Rochelle Walensky a défendu jeudi la position des CDC sur le port du masque, insistant sur le fait que l’agence avait toujours affirmé que les individus devaient prendre en compte les conditions locales. « Si vous êtes dans une région qui a un fort taux de cas et un faible taux de vaccination, et où les cas du variant Delta sont en hausse, vous devriez certainement porter un masque si vous n’êtes pas vacciné », a-t-elle affirmé. « Si vous êtes vacciné, vous bénéficiez d’une protection exceptionnelle grâce au vaccin. Mais vous êtes libre de décider d’ajouter des couches de protection supplémentaires », a-t-elle ajouté.
Joseph Allen, professeur associé à l’école de santé publique d’Harvard, soutient la position des CDC. « Je ne pense pas que nous soyons à un point aux Etats-Unis et dans le reste des pays hautement vaccinés, où cette recommandation (de port du masque) pour tous a encore du sens », affirme-t-il.
De « frustrants » va-et-vient
Si l’Organisation mondiale de la santé a exhorté les personnes entièrement vaccinées de continuer à porter le masque, c’est notamment à la lumière de la situation globale, seulement 13,4% de la population mondiale étant entièrement vaccinée. « Pour moi, le but avec tous les vaccins est, et a toujours été, de prévenir les cas graves et les décès, et c’est exactement ce qu’ils font vraiment bien », a souligné M. Allen.

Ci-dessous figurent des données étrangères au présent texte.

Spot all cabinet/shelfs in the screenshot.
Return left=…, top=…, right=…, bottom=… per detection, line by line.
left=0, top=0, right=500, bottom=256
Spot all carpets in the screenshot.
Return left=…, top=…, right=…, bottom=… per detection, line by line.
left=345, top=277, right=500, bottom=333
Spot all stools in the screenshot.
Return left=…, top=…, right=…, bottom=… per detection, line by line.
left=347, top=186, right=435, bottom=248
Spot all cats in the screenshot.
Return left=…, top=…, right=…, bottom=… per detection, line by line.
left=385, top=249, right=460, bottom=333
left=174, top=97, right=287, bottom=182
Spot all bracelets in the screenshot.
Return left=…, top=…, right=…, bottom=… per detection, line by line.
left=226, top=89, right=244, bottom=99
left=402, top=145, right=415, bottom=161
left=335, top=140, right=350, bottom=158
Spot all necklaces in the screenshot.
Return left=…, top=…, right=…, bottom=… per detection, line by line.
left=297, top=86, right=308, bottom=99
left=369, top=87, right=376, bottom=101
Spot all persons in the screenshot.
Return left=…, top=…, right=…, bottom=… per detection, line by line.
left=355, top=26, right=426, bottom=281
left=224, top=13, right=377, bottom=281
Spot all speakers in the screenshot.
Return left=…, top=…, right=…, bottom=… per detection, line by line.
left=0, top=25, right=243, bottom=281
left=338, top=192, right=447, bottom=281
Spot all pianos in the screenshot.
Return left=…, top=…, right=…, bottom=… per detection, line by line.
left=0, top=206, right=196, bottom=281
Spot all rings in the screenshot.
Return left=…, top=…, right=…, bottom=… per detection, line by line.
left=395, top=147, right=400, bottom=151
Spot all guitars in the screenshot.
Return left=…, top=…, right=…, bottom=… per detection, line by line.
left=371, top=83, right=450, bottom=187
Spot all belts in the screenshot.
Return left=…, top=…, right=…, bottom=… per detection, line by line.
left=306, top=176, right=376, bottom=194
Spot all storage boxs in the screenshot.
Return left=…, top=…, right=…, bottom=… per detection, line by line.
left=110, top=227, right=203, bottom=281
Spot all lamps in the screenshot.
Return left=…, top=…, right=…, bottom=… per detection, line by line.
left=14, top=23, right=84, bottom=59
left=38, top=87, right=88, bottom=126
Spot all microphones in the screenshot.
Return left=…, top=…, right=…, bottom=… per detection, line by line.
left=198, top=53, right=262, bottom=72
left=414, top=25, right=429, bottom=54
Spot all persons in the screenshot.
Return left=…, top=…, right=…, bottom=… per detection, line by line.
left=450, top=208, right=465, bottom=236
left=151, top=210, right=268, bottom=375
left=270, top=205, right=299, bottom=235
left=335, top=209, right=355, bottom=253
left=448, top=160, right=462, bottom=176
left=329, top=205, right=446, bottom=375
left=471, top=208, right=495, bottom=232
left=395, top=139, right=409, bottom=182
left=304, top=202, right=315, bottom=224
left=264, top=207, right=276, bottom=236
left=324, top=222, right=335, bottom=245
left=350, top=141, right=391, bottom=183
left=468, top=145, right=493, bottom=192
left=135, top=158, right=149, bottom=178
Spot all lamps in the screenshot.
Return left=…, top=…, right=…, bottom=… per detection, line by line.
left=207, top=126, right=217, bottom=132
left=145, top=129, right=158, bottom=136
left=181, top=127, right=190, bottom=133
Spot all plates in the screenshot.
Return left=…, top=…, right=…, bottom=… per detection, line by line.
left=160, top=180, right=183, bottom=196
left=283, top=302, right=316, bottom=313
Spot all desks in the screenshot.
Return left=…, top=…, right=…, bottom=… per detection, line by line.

En ce qui concerne les infections parmi les personnes vaccinées, une étude récente au sein d’une prison s’est penchée sur les 27 cas positifs parmi une population de 2.380 individus vaccinés: 1,1% ont développé le Covid-19, et tous étaient asymptomatiques, leur cas ayant été détecté au cours de tests de routine. Malgré tout, plus la prévalence du virus dans un environnement est importante, plus la probabilité de voir des cas parmi les personnes vaccinées augmente également.
Celine Gounder, médecin épidémiologiste et spécialiste des maladies infectieuses, compare la situation avant l’apparition du variant Delta au fait de conduire dans son quartier, tandis que la situation actuelle se rapproche plus d’une conduite sur un circuit de course automobile. « Quand vous conduisez dans votre quartier, la ceinture suffit », a-t-elle déclaré à l’AFP, la ceinture de sécurité représentant le vaccin. « Mais si vous êtes sur un circuit automobile, en plus de la ceinture, ces conducteurs auront également des casques, des airbags », a-t-elle ajouté, les masques représentant ces couches supplémentaires de protection.

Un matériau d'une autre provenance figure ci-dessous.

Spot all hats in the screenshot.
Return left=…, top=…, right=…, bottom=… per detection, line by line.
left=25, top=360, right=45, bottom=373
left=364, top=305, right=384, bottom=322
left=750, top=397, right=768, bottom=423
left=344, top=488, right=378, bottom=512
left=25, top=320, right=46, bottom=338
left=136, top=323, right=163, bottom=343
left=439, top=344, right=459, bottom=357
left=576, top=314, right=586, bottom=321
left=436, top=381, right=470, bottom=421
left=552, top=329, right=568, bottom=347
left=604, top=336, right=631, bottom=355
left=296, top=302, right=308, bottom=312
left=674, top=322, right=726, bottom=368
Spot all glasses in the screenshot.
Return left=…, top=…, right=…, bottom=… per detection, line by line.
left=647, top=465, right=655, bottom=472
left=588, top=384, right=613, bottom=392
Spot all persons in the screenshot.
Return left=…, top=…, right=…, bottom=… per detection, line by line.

Dans certains endroits des Etats-Unis comme à Los Angeles ou Philadelphie, les autorités locales ont remis en place une obligation de port du masque en intérieur. Pour Monica Gandhi, docteure spécialiste des maladies infectieuses à l’université UC San Francisco, les « va-et-vient sont très frustrants pour les gens ». Elle suggère alors de mettre en place des marqueurs statistiques pour lier par exemple les obligations de port du masque aux taux d’hospitalisation. Monica Gandhi, comme d’autres experts, propose par exemple le chiffre de pas plus de cinq hospitalisations pour 100.000 habitants comme seuil pour reprendre une activité normale
Monica Gandhi, Joseph Allen, et d’autres, soutiennent que ces « rampes de sortie » peuvent aussi être appliquées dans les écoles au moment de leur réouverture à l’automne, tandis que l’Académie américaine de pédiatres est en faveur du port universel du masque, même parmi les enseignants et élèves vaccinés.